ACTIVITY
Exactly those lines that run from the one containing "scientific name: Equus quagga" through the last line of the entries below should be printed, and no others.
[Opening DATASET ENTRIES section]
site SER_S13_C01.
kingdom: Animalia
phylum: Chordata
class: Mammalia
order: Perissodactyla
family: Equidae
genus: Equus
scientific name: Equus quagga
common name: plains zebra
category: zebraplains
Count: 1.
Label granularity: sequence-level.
[Closing DATASET ENTRIES section]
TASK ANSWER
scientific name: Equus quagga
common name: plains zebra
category: zebraplains
Count: 1.
Label granularity: sequence-level.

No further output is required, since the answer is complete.